## Directions
Quote the listing in full, exactly as given, minus any pictures.

## Dataset excerpts
_ _ _ _
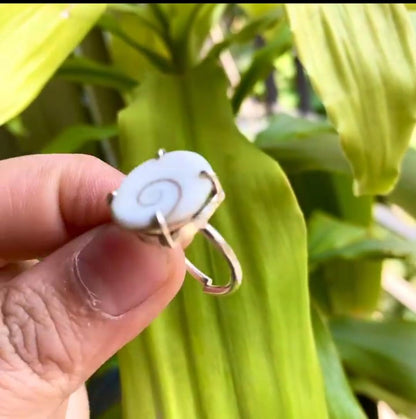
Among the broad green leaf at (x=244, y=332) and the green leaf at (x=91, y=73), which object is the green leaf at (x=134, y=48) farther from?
the broad green leaf at (x=244, y=332)

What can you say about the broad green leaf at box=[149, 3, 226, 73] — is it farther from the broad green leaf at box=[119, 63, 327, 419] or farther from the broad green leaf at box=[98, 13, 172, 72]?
the broad green leaf at box=[119, 63, 327, 419]

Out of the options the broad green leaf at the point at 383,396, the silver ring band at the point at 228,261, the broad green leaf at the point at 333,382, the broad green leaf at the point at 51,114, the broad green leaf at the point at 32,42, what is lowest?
the broad green leaf at the point at 383,396

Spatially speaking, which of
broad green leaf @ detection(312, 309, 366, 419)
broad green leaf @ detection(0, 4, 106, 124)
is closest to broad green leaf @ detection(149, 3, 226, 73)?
broad green leaf @ detection(0, 4, 106, 124)

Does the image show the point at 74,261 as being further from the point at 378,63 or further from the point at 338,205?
the point at 338,205

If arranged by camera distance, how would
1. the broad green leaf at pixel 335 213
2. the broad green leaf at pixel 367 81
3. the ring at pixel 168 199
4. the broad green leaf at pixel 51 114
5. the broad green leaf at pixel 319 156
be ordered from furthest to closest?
the broad green leaf at pixel 51 114 < the broad green leaf at pixel 335 213 < the broad green leaf at pixel 319 156 < the broad green leaf at pixel 367 81 < the ring at pixel 168 199

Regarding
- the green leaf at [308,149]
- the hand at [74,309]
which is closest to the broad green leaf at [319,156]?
the green leaf at [308,149]

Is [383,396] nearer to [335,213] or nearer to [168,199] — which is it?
_ _ _ _
## Reply
Among the broad green leaf at (x=244, y=332) and the green leaf at (x=91, y=73), which object is the green leaf at (x=134, y=48) farther from?
the broad green leaf at (x=244, y=332)

What can you say about the broad green leaf at box=[149, 3, 226, 73] — is it farther from the broad green leaf at box=[119, 63, 327, 419] or farther from the broad green leaf at box=[98, 13, 172, 72]?
the broad green leaf at box=[119, 63, 327, 419]

Out of the options the broad green leaf at the point at 383,396, the silver ring band at the point at 228,261, the broad green leaf at the point at 333,382, the broad green leaf at the point at 51,114, the broad green leaf at the point at 32,42, what is lowest?
the broad green leaf at the point at 383,396

Spatially speaking, which of
broad green leaf @ detection(312, 309, 366, 419)
broad green leaf @ detection(0, 4, 106, 124)
is closest to broad green leaf @ detection(149, 3, 226, 73)?
broad green leaf @ detection(0, 4, 106, 124)

Does the image show the point at 74,261 as being further from the point at 378,63 or further from the point at 338,205?
the point at 338,205

If arranged by camera distance, how would
1. the broad green leaf at pixel 335 213
2. the broad green leaf at pixel 367 81
3. the ring at pixel 168 199
4. the broad green leaf at pixel 51 114
5. the broad green leaf at pixel 319 156
be ordered from furthest to closest?
the broad green leaf at pixel 51 114 < the broad green leaf at pixel 335 213 < the broad green leaf at pixel 319 156 < the broad green leaf at pixel 367 81 < the ring at pixel 168 199

Regarding
- the green leaf at [308,149]
- the hand at [74,309]
which is closest to the broad green leaf at [319,156]?
the green leaf at [308,149]

Is [383,396] nearer to [335,213] or nearer to [168,199] — which is it?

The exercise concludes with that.